Work instruction:
Leave the pictures out. Return all other data exactly.

#####

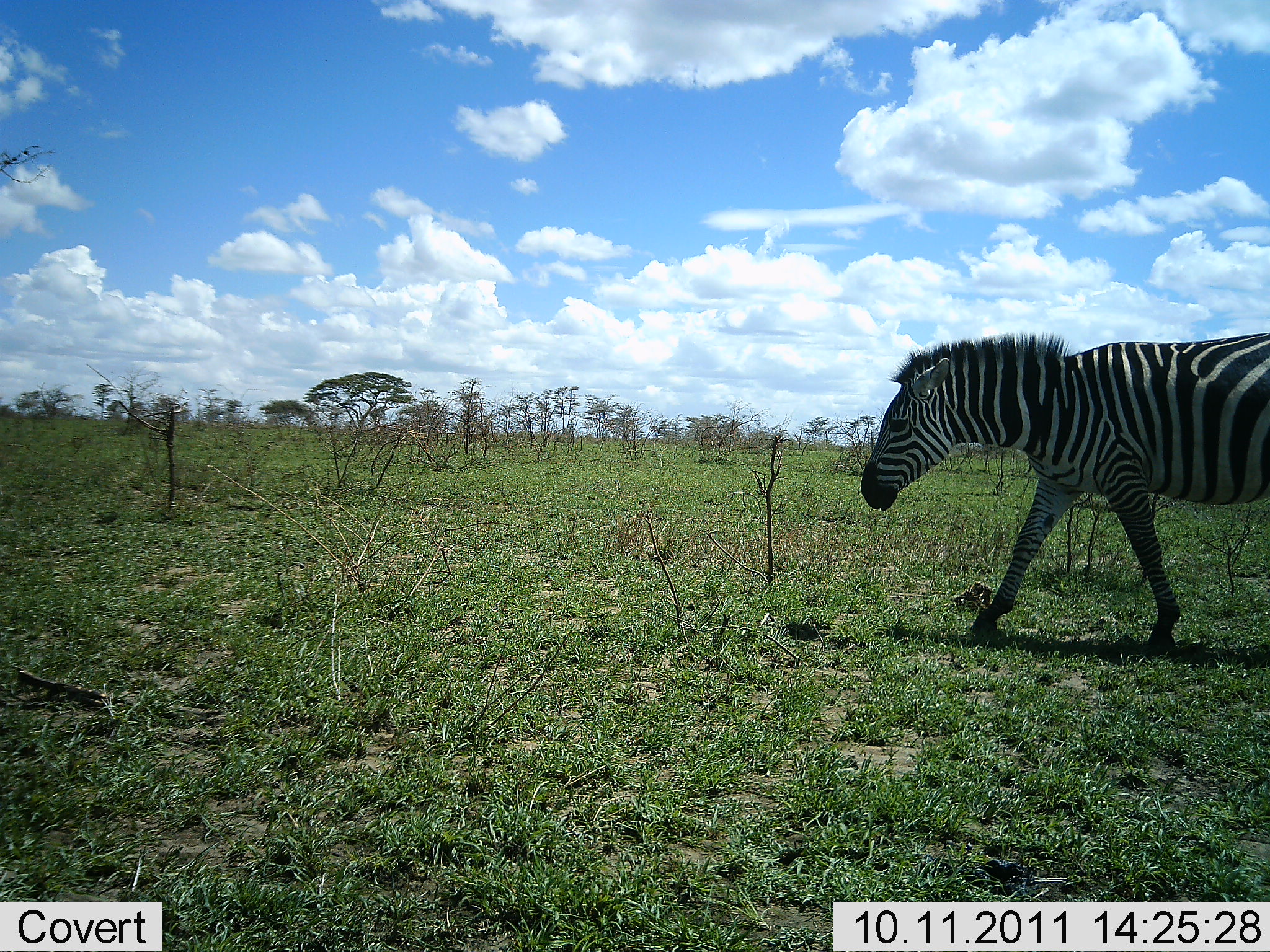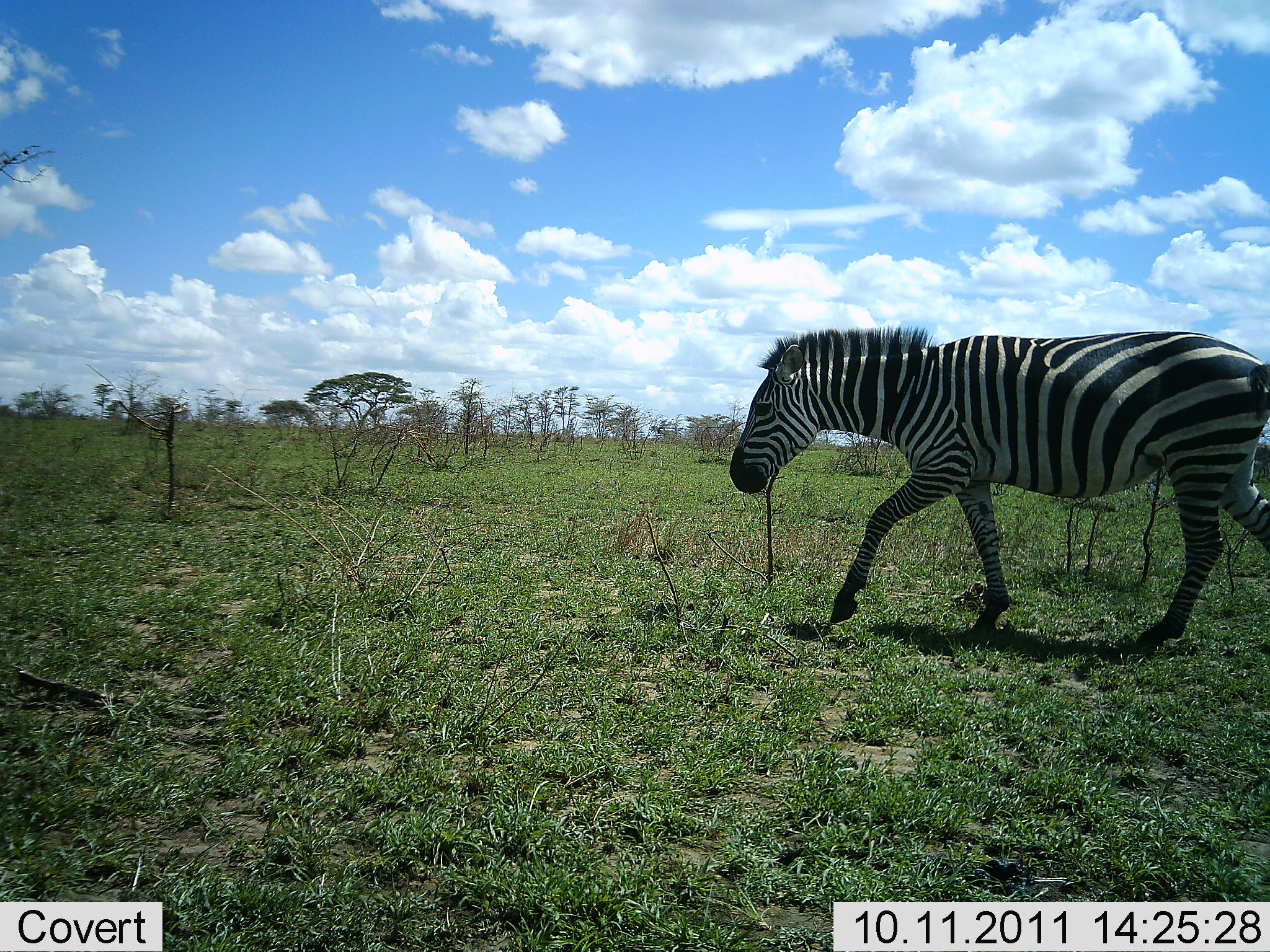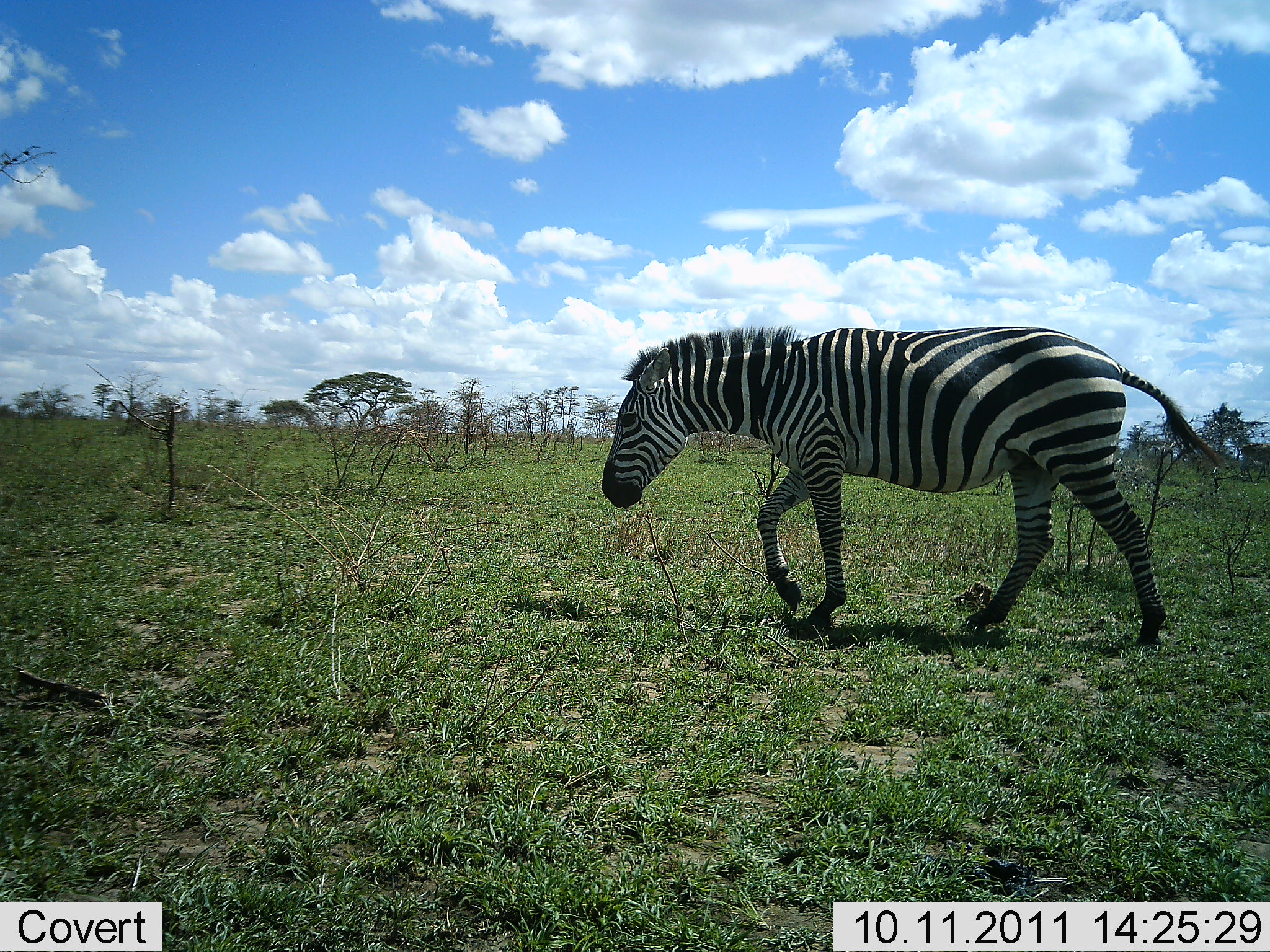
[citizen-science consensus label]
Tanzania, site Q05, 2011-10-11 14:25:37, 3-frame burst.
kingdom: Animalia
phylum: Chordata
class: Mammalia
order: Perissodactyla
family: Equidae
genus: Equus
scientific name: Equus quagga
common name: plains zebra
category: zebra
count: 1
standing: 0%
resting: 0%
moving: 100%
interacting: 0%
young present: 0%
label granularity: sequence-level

#####

Solution for this problem:
[citizen-science consensus label]
Tanzania, site Q05, 2011-10-11 14:25:37, 3-frame burst.
kingdom: Animalia
phylum: Chordata
class: Mammalia
order: Perissodactyla
family: Equidae
genus: Equus
scientific name: Equus quagga
common name: plains zebra
category: zebra
count: 1
standing: 0%
resting: 0%
moving: 100%
interacting: 0%
young present: 0%
label granularity: sequence-level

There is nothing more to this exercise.